November 25, 2025
DHAKA – When the ground shook violently on November 21, the city’s seismic assessment system was, quite literally, locked. For 16 months, the Urban Safety and Resilience Institute (USRI) in Mohakhali has stood as a 10-storey monument to waste.
Completed in June 2024 and funded by the World Bank, the Tk 250 crore facility was meant to be the capital’s seismic sentinel. Yet, while the fault lines have been active, the bureaucracy has remained comatose.
The problem is not a lack of expertise, but the absence of paperwork. Rajdhani Unnayan Kartripakkha (Rajuk), the capital’s development authority, claims it has been waiting for ministry approval to operationalise a “deed of trust.”
Only after last weekend’s triple shock did Rajuk hurriedly send the necessary files to the housing and public works ministry, as this newspaper reports. It is a classic case of administrative reflex: a flurry of paper-pushing that begins only after the crisis has arrived.
In geology, stasis is usually reassuring. In governance, it is dangerous. Dhaka’s residents were reminded of this on Friday, when a magnitude 5.7 earthquake struck Madhabdi, just outside the teeming capital.
It was the strongest tremor in decades—cracking walls, claiming at least 10 lives, and sending lakhs into the streets. But the earth had more to say.
Over the next 32 hours, two additional tremors followed, including a magnitude 3.7 jolt in Badda, a dense neighbourhood at the city’s core.

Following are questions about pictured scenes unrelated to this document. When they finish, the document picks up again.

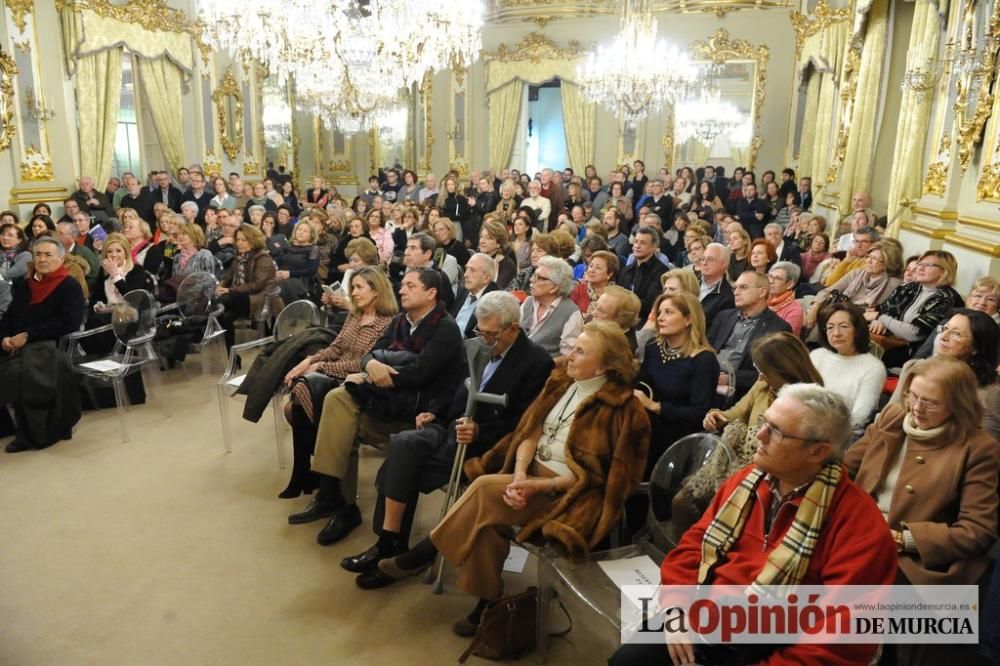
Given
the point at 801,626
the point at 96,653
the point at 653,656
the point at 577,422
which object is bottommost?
the point at 96,653

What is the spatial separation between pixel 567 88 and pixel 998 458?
12.0 meters

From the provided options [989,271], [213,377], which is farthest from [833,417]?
[213,377]

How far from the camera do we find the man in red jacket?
1.65 meters

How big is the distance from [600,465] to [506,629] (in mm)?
662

Nerves are frayed. Yet, the nation’s earthquake preparedness remains stuck in the shivering inaction that paralyses USRI, the very institution designed to safeguard the public.
Inside the building sits a laboratory stocked with European gadgetry—terrestrial laser scanners, ground-penetrating radar, tri-axial testing systems.
These machines can peer into concrete beams and count rebar without scratching the paint.
They are the difference between knowing a building will stand and simply hoping it will. The timing makes the negligence even starker.
Dhaka’s sprawling periphery rests on soft alluvial soil that amplifies seismic waves; it is a vertical city built on hope and, too often, dubious concrete.
A pilot assessment under the project examined some 3,250 schools and hospitals, identifying 42 buildings needing immediate demolition and 200 requiring retrofitting. Extrapolate that across a metropolis of over two crore people—where rapid urbanisation has easily outpaced regulation—and the scale of vulnerability becomes painfully clear.
Leaving these diagnostic tools unused at USRI while the ground moves beneath us is both negligent and dangerous.
High-tech equipment atrophies when idle. The sensors and scanners at USRI have already missed a year of maintenance.
Still, the Rajuk chairman insists he is “very positive” that the institute will launch now that the paperwork is moving. One hopes so.
But earthquakes do not wait for bureaucrats to approve deeds of trust. If we want to survive the “big one,” we must understand that resilience requires more than constructing a building or purchasing expensive equipment; it demands that the equipment is switched on.